Tag Archives: data

Data analysis: Are older newlyweds saving marriage?

COS open data badgeCOS Open Materials badge


Is the “institution” still in decline if the incidence of marriage rebounds, but only at older ages?

In my new book I’ve revisited old posts and produced this figure, which shows the refined marriage rate* from 1940 to 2015, with a discussion of possible futures:

f15

The crash scenario – showing marriage ending around 2050, is there to show where the 1950-2014 trajectory is headed (it’s also a warning against using linear extrapolation to predict the future). The rebound scenario is intended to show how unrealistic the “revive marriage culture” people are. The taper scenario emerges as the most likely alternative; in fact, it’s grown more likely since I first made the figure a few years ago, as you can see by the 2010-2014 jag.

So let’s consider the tapering scenario more substantively — what would it look like? One way to get a declining marriage rate is if marriage is increasingly delayed, even if it doesn’t become less common; people still marry, but later. (If everyone got married at age 99, we would have universal marriage and a very low refined marriage rate.) I give some evidence for this scenario here.

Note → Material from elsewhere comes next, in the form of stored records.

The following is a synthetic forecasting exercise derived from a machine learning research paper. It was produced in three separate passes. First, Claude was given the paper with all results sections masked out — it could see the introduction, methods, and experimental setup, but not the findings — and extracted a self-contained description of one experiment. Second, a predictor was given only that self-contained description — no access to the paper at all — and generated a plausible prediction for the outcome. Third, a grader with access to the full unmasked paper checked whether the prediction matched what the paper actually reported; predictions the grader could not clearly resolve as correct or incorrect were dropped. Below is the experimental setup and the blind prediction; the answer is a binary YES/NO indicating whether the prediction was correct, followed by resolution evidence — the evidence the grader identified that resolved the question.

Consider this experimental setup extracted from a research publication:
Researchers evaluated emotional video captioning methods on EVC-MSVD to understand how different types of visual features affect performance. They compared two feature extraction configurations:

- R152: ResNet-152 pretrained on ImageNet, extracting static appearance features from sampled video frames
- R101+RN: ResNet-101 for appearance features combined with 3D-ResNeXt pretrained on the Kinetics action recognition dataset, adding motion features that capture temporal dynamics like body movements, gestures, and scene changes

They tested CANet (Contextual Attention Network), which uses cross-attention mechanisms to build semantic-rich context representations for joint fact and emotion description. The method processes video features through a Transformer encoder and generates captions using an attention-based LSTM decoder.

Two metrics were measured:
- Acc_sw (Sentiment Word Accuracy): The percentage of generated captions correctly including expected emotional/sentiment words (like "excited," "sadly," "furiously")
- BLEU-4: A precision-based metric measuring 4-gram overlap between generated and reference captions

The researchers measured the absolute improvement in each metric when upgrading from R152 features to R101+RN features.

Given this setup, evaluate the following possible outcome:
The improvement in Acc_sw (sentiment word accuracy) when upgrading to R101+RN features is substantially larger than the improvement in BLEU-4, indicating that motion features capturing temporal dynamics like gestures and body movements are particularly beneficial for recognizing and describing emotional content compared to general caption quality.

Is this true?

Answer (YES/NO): YES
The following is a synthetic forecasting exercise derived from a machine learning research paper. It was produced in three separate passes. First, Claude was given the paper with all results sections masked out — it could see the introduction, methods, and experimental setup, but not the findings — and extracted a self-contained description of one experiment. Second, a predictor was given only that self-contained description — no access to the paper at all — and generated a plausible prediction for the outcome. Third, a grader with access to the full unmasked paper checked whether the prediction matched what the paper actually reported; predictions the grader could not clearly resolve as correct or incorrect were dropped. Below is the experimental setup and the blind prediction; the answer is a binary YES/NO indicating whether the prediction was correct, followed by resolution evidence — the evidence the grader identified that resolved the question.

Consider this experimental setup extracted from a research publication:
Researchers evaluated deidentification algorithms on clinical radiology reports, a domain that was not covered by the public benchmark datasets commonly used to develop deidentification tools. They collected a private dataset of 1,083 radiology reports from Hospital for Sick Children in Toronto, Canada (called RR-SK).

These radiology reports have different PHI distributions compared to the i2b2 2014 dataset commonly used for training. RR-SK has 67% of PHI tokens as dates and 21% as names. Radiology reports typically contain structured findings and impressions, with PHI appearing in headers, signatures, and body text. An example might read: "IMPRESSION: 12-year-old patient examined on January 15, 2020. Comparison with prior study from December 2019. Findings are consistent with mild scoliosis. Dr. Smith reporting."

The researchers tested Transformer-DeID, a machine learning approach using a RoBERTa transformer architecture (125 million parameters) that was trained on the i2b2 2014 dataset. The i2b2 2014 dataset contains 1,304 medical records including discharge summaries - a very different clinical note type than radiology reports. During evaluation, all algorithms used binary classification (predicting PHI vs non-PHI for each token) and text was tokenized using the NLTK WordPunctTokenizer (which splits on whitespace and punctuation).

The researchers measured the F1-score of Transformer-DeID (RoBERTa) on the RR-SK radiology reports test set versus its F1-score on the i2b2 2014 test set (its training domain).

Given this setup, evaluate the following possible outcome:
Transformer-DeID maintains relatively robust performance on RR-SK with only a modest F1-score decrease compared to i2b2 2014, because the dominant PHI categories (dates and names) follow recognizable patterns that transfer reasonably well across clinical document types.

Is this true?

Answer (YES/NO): NO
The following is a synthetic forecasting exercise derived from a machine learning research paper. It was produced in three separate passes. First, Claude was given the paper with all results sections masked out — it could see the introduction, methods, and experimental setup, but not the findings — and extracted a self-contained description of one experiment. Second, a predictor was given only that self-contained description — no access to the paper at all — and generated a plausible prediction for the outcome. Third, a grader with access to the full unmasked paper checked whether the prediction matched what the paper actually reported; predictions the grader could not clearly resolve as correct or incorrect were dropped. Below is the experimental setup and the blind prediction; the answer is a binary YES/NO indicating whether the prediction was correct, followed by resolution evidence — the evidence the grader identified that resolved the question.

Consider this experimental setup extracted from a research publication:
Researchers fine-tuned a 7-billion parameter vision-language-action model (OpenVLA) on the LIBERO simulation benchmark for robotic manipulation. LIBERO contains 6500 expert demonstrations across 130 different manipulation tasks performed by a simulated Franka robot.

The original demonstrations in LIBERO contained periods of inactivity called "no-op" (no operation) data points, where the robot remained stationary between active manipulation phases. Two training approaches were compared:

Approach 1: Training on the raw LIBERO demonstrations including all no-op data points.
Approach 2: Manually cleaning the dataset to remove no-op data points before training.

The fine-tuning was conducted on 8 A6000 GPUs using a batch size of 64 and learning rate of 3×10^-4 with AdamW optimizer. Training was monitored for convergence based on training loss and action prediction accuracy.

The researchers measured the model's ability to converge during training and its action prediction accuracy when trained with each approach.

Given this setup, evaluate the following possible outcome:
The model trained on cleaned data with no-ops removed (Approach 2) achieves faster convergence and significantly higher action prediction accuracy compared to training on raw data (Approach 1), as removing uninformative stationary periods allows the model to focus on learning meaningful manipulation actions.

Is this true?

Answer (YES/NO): NO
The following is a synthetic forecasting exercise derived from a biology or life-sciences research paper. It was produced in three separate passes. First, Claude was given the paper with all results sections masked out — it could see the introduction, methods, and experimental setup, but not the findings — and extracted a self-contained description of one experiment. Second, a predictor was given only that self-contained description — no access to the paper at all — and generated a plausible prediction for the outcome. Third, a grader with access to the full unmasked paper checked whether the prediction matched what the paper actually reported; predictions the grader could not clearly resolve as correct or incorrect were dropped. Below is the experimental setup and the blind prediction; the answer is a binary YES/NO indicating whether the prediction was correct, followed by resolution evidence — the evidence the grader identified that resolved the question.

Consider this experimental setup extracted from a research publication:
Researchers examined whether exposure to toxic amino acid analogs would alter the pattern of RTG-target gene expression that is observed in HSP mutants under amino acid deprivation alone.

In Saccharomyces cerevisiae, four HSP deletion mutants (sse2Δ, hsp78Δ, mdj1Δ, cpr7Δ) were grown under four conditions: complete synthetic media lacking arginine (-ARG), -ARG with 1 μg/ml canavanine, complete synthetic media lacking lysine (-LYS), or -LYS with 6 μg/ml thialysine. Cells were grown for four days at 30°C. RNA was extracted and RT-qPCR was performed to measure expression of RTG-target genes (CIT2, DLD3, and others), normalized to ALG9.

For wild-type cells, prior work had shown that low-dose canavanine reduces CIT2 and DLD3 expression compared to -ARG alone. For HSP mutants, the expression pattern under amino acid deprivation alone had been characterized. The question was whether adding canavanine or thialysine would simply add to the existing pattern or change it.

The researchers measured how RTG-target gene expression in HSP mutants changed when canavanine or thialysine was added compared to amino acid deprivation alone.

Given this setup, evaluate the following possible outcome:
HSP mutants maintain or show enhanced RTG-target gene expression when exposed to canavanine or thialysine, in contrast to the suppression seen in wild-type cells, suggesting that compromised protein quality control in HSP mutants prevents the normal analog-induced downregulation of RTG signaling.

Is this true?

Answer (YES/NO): NO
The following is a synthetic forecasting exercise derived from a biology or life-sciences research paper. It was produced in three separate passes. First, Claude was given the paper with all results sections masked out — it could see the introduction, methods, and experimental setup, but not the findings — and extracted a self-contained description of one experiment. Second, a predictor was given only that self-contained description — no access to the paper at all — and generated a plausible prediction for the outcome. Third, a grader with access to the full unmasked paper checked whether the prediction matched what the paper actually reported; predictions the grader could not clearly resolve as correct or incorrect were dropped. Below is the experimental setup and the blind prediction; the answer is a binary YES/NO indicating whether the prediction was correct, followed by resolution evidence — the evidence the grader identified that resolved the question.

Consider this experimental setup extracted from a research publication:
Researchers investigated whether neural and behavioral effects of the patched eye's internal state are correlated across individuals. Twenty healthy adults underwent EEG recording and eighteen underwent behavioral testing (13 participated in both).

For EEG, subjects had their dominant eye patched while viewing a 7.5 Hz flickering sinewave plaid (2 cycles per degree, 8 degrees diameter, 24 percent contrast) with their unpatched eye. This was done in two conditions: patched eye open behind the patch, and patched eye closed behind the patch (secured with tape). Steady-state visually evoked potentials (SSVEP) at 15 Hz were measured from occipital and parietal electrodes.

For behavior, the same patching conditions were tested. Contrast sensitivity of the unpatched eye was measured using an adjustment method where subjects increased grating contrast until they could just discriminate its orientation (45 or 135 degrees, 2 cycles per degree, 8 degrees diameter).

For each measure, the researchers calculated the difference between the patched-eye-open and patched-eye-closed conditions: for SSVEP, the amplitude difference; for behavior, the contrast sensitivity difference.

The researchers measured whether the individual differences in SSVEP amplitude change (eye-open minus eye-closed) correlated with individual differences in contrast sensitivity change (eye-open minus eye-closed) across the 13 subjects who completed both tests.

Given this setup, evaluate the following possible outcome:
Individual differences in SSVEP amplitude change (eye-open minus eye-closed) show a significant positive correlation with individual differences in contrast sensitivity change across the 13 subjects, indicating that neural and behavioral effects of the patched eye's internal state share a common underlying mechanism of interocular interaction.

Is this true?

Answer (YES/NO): YES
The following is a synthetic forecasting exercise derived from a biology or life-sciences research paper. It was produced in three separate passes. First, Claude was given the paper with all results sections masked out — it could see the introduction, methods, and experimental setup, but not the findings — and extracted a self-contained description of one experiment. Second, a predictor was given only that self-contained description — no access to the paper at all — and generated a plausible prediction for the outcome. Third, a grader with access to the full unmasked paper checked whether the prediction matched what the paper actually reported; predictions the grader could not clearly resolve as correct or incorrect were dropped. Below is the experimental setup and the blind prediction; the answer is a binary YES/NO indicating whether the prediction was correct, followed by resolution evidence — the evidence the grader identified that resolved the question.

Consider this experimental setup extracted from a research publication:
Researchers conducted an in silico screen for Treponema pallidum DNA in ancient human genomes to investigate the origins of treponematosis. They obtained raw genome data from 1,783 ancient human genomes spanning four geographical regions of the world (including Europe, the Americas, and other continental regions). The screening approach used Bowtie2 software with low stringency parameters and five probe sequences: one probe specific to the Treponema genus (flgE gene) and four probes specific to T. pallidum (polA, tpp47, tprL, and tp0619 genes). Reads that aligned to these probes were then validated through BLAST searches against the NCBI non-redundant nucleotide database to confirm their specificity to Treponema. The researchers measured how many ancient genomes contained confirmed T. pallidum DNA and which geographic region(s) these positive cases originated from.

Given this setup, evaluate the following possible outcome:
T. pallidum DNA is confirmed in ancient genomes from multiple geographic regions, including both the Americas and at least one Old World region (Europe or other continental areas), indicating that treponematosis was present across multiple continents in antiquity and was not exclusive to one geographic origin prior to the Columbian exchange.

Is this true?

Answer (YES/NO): NO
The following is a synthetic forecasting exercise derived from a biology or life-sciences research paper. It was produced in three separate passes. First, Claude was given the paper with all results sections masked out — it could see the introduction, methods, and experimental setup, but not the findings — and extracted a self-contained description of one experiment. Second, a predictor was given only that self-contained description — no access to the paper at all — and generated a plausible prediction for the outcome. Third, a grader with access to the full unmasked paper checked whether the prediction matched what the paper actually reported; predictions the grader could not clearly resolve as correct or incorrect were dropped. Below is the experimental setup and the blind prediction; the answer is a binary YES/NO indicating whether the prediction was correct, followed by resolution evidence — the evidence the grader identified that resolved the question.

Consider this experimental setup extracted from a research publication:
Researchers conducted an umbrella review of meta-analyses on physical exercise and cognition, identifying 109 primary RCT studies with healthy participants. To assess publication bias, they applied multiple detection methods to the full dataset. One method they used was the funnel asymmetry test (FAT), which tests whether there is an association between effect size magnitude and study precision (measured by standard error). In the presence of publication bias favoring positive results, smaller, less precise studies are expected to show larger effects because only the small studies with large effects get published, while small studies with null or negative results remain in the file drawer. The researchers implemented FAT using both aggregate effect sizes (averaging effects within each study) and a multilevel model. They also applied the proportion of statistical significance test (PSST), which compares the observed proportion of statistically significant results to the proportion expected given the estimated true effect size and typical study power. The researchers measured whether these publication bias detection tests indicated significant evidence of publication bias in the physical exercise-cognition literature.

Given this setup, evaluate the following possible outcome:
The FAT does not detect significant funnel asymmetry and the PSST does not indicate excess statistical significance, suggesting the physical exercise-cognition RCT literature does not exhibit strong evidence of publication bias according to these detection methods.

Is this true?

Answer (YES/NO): NO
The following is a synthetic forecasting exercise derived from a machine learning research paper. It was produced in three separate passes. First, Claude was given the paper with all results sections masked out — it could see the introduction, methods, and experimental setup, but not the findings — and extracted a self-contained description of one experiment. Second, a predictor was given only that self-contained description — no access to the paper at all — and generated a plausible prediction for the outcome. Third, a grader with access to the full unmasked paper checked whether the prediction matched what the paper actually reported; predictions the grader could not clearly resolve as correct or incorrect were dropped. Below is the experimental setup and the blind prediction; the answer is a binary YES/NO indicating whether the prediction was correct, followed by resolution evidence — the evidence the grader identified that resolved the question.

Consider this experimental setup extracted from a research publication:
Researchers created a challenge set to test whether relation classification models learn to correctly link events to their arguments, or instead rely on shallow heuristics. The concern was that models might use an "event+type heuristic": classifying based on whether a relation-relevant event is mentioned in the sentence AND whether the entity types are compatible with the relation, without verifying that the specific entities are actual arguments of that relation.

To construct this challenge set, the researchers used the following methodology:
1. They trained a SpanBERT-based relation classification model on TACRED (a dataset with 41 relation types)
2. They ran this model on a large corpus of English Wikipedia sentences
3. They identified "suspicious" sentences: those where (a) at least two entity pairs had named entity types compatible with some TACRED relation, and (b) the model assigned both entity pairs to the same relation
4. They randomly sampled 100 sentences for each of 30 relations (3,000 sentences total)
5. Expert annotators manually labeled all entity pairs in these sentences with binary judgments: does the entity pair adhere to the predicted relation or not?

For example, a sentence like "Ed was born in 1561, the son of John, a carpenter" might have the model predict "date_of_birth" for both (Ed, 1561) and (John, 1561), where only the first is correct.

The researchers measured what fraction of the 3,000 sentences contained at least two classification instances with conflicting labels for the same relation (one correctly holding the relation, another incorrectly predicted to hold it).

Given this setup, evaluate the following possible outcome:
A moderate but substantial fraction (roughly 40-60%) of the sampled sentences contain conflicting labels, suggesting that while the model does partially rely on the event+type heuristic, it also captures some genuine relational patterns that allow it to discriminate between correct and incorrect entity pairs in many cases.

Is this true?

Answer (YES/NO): YES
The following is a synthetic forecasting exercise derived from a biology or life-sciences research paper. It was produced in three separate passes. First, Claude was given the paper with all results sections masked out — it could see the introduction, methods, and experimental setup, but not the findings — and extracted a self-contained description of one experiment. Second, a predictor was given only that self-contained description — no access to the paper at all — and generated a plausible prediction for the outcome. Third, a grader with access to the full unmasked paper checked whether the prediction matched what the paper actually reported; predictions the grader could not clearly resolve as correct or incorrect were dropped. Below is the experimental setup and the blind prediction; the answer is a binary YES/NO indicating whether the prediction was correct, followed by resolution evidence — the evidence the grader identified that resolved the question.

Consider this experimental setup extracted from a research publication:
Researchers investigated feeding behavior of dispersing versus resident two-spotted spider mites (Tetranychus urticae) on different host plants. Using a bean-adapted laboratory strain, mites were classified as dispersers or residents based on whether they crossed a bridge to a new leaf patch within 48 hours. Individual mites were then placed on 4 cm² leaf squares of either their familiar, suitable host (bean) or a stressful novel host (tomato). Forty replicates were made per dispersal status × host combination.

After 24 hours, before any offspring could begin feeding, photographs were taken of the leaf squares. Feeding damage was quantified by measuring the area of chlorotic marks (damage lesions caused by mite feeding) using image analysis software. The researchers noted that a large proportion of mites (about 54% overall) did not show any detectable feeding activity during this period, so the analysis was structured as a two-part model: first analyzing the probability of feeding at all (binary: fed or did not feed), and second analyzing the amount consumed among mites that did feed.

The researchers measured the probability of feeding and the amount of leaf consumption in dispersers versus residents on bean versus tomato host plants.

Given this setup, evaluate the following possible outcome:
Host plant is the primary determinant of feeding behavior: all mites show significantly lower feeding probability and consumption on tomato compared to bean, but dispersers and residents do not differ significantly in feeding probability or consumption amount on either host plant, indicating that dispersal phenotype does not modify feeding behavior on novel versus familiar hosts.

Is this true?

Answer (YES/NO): NO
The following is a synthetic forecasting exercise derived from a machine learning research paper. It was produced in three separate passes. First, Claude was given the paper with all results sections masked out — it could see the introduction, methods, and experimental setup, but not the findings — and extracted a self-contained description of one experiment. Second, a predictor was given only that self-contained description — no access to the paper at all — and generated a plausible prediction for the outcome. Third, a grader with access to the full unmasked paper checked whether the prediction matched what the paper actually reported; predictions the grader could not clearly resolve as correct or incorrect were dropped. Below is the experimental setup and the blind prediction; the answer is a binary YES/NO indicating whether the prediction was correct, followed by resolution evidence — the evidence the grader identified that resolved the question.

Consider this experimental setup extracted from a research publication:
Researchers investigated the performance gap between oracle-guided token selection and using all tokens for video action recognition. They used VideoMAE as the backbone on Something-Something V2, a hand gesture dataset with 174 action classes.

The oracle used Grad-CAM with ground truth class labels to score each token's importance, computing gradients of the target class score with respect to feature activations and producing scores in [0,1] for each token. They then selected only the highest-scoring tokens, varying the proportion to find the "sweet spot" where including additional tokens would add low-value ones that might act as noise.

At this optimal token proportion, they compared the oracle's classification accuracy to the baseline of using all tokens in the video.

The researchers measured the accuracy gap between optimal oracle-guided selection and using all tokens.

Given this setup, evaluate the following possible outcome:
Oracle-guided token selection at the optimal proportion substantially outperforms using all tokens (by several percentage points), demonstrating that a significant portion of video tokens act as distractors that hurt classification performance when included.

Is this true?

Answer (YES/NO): YES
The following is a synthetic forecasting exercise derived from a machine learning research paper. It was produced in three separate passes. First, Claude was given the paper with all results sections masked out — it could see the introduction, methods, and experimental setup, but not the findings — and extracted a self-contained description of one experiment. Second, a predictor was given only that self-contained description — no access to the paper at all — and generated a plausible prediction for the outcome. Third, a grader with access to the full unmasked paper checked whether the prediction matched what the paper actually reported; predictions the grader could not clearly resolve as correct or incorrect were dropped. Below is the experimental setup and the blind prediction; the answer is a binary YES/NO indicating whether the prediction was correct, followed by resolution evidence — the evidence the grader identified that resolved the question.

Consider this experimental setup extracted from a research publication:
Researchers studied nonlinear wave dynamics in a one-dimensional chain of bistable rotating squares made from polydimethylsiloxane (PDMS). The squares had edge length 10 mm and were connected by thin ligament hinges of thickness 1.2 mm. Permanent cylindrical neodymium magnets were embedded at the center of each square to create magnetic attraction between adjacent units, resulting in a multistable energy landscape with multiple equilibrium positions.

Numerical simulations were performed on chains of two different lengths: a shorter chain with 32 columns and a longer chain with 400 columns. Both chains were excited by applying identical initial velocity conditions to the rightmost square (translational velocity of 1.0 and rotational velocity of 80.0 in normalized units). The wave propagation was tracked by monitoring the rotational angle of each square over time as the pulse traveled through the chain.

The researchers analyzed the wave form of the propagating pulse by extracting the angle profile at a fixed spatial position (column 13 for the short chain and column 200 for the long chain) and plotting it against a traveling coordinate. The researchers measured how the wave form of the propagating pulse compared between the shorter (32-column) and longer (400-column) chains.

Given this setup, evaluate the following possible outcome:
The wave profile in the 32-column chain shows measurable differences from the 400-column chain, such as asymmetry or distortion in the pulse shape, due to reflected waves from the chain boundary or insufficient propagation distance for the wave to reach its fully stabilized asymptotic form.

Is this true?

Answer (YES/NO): YES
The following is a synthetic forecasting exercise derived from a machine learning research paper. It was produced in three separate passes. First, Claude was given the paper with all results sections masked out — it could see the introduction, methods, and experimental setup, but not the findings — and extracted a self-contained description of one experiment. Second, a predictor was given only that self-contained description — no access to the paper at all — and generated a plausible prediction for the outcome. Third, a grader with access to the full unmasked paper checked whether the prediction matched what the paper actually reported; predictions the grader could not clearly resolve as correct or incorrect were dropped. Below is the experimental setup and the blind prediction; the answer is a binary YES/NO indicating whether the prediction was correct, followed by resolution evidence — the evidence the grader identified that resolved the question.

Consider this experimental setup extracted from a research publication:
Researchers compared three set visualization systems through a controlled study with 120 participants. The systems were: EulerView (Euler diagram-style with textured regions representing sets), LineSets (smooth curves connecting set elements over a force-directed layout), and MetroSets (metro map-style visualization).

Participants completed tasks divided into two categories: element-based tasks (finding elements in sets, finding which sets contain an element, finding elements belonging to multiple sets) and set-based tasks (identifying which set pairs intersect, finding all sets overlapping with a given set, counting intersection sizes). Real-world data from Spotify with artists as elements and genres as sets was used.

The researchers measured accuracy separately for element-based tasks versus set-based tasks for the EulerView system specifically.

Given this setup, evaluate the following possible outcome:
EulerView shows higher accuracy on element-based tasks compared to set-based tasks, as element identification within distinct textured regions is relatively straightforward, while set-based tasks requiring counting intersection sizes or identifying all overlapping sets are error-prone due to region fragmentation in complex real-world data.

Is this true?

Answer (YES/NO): YES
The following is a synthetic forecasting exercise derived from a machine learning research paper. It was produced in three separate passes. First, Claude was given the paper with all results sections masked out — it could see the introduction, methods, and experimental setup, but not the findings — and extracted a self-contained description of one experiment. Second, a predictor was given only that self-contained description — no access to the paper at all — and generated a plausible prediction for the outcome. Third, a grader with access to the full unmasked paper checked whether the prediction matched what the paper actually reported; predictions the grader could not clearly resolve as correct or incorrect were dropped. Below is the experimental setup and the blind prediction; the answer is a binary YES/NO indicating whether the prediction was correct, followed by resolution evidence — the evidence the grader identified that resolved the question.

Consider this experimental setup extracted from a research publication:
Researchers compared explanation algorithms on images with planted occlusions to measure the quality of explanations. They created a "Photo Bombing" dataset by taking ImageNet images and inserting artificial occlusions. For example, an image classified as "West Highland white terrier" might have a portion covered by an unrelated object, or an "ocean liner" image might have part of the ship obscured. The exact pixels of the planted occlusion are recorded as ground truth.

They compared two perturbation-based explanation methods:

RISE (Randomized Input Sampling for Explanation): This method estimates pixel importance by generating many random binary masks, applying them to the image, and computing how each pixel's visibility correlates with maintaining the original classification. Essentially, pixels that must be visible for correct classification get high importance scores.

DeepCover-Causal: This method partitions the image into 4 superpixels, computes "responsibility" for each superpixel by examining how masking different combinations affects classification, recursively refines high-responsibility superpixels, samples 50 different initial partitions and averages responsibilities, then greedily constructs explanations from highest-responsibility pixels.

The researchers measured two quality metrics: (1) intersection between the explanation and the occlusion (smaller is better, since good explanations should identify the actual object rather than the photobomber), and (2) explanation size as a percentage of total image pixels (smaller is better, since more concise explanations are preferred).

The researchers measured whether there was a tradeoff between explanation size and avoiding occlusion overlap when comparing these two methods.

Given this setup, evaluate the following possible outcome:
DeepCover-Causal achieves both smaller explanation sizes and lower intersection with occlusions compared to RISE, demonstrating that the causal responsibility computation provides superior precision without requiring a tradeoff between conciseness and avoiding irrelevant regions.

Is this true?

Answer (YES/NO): NO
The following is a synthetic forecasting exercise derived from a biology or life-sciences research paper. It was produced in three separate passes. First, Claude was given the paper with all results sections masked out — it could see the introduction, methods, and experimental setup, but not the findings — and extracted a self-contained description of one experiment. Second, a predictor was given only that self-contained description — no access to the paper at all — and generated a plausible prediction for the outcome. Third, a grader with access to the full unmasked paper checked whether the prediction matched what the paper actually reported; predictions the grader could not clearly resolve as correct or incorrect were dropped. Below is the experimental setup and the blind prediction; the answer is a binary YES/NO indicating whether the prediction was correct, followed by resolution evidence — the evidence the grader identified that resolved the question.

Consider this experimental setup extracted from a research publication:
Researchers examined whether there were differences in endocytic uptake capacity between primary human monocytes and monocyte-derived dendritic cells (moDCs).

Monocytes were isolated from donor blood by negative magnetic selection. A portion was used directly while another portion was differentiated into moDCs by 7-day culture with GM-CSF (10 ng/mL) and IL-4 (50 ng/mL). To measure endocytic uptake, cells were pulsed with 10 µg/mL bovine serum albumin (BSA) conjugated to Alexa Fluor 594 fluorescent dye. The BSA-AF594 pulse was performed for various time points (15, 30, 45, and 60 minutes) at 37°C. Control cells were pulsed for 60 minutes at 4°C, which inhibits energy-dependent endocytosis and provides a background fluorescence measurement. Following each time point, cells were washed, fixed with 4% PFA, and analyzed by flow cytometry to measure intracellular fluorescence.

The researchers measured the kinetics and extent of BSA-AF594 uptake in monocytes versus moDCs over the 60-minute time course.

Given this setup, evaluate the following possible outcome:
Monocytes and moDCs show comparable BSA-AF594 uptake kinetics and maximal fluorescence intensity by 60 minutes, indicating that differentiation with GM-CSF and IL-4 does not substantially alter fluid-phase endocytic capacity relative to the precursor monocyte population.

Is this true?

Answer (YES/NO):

These trends are presented with minimal discussion; I’m not looking at race/ethnicity or social class, childbearing or the recession; I’m not discussing divorce and remarriage and cohabitation, and I’m not testing hypotheses. (This is a list of research suggestions!) To make the subject more enticing as a research topic (and for accountability), I’ve shared the Census data, Stata code, and spreadsheet file used to make this post in this OSF project. You can use anything there you want. You can also easily fork the project — that is, make a duplicate of its contents, which you then own, and take off on your own trajectory, by adding to or modifying them.

Trends

For some context, here is the trend in percentage of men and women ever married, by age, from 1960. (“Ever married” means currently married, separated, divorced, or widowed.) This clearly shows both life-course delay and lifetime decline, but delay is much more prominent, at least so far. Even now, almost 90% of people have been married by age 60 or so, while the marriage rates for people under 35 have plummeted.

evmar6016

People become ever-married when they get first-married. We measure ever-married prevalence from a survey question on current marital status, but first-marriage incidence requires a question like the American Community Survey asks, “In the past 12 months, did this person get married?” Because they also ask how many times each person has been married, you can calculate a first marriage rate with this ratio:

(once married & married in the past 12 months) / (never married + (once married & married in the past 12 months))

Until recently it hasn’t been easy to measure first-marriage across all ages; now that we have the ACS marital events data (since 2008) we can. This allows us to look at the timing of first marriage, which means we can use current age-specific first-marriage rates to project lifetime ever-married rates under current conditions.

Here are the first-marriage rates for men and women, by age. Each set of bars shows the trend from 2008 to 2016. The left side shows men, by age; the right side shows women, by age; the totals for men and women are in the middle. This shows that first-marriage rates have fallen for men and women under age 35, but increased for those over age 35. The total first-marriage rate has rebounded from the 2013 crater, but is still lower than 2008.

1stmarage

This is a short-range trend, 9 years. It could be recession-specific, with people delaying marriage because of hardships, or relationships falling apart under economic stress, and then hurrying to marry a few years later. But it also fits the long-term trend of delay over decline.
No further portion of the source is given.